Provided text =
--------------------------------------------------

Artist News Business News Digital Labels & Publishers

US musicians group calls for cent-per-stream payouts in Justice At Spotify campaign

By | Published on Tuesday 27 October 2020

Justice At Spotify

A coalition of American music-makers called the Union Of Musicians And Allied Workers has launched a new campaign headlined Justice At Spotify, which makes a number demands of the market-leading streaming service, many of them echoing demands made by the #brokenrecord and #fixstreaming campaigns in the UK.

However, the focus is much more on Spotify itself, rather than what happens to streaming monies as they flow through the record industry. The UK campaigns have tended to talk about the latter as much as the perceived problems with the streaming services themselves.

The UMAW formed earlier this year in response to the COVID-19 pandemic and the impact it has had on live music and the music community. Although initially focussed on lobbying US Congress for better COVID support for freelancers in general and music-makers in particular, the group said from the start that it would address various issues facing musicians including “streaming payments, mechanical royalties, relationships between musicians and venues and record labels, and more”.

Launching its new Spotify-centric campaign this weekend, UMAW wrote: “Spotify is the most dominant platform on the music streaming market. The company behind the streaming platform continues to accrue value, yet music workers everywhere see little more than pennies in compensation for the work they make. With the entire live music ecosystem in jeopardy due to the coronavirus pandemic, music workers are more reliant on streaming income than ever”.

The campaign then makes a number of demands, including that Spotify pay at least one cent per stream; that it adopt a user-centric system for royalty distribution; that it make “closed-door contracts” public; that it tackle any payola – so payment for playlist placement – on its platform; that it credit all the people involved in making any one recording; and that it end legal battles “intended to further impoverish artists”.

The latter point mainly relates to the ongoing appeal against the most recent Copyright Royalty Board ruling in the US, which – among other things – increased the total payout due to songwriters under the compulsory licence that covers the mechanical copying of songs Stateside.

On the cent-per-stream point, the campaign points to the commonly cited stats about how many streams are required for an artist to generate a dollar in royalties, or to buy a cup of coffee, or to earn minimum wage – all based on the approximate average payout-per-Spotify-stream rate that regularly does the rounds online.

“We are asking Spotify to raise the average streaming royalty from $.0038 to a penny per stream”, it says. “Doing so would give artists a better chance at making a living from their art, and begin to restore the public valuation of music”.

Of course, one complication with demands like that is that there isn’t actually a set per-stream rate on services like Spotify, all of which operate on revenue share models. The per-stream rates that do the rounds are always approximations based on relatively small data sets. Actual average per-stream payouts will vary month to month, country to country, and depending on whether the stream is initiated by someone on a premium, free, discounted or bundled subscription.

Given that streaming services generally pay over 65-70% of their revenues to the music industry, even if they were to give up their 30-35% share entirely, it is unlikely the average rate would increase to a cent per stream.

Some would argue that the real problem is that subscription rates are currently too low, meaning there is too little revenue to share. Though even if you added a couple of dollars/pounds/euros a month to the current subscription price, that is also unlikely to result in average payouts of a cent per stream.

Despite those complexities, more than 5000 artists have put their name to UMAW’s demands, including Empress Of’s Lorely Rodriguez, Zola Jesus, Deerhoof, Frankie Cosmos, Why?, Fugazi’s Guy Picciotto and Ezra Furman.

--------------------------------------------------

Data for analysis =

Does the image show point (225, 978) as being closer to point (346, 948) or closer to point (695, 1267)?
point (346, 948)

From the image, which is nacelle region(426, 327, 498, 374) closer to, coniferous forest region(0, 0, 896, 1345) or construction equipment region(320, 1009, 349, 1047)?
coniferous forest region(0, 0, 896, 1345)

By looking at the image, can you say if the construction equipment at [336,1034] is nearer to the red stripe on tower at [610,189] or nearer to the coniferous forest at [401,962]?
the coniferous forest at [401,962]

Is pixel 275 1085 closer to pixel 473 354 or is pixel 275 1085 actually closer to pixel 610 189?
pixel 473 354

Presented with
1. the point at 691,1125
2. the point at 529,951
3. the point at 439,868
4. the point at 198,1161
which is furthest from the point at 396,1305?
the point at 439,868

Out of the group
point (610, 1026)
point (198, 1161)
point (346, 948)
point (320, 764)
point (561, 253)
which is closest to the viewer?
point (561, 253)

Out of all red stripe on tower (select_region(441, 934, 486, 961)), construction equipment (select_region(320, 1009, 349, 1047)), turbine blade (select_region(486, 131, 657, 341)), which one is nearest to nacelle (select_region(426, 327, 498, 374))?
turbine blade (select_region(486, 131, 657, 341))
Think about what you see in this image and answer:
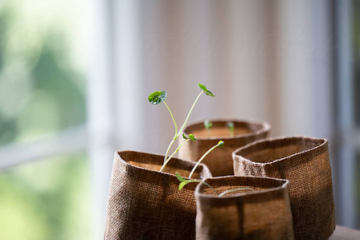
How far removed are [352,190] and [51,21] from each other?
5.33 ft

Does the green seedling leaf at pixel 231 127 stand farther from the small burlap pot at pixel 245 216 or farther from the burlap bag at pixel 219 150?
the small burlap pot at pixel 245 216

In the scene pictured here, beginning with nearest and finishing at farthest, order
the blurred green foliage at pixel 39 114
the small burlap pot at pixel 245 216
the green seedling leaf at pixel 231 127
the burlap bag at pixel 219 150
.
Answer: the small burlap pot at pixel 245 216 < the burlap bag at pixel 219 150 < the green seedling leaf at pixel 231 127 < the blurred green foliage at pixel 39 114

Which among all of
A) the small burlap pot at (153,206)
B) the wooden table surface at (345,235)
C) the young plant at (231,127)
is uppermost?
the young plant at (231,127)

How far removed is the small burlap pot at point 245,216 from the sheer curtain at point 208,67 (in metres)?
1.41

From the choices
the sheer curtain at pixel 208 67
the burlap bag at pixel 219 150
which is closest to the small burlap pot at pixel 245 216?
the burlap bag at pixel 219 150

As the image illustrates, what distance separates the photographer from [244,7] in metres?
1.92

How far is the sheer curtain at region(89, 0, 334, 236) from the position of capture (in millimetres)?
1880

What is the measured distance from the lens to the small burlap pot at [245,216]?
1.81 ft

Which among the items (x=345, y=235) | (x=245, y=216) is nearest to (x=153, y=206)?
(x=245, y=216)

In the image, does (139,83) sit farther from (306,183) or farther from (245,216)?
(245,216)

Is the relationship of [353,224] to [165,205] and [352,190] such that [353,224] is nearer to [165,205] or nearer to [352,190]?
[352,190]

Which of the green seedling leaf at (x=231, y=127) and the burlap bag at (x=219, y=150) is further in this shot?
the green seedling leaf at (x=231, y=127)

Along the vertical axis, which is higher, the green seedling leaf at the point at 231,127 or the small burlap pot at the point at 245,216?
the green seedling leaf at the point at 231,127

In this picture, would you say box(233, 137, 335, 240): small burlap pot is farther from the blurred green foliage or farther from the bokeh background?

--------------------------------------------------

Problems to work on =
1. Update the article's passage starting at "The latter point" and ending at "of songs Stateside.", replacing "songwriters" with "composers".
2. List every artist the article names as having put their name to UMAW's demands.
The rows come from a separate source, not from the article.

List of answers =
1.
The latter point mainly relates to the ongoing appeal against the most recent Copyright Royalty Board ruling in the US, which – among other things – increased the total payout due to composers under the compulsory licence that covers the mechanical copying of songs Stateside.

2.
- Empress Of's Lorely Rodriguez
- Zola Jesus
- Deerhoof
- Frankie Cosmos
- Why?
- Fugazi's Guy Picciotto
- Ezra Furman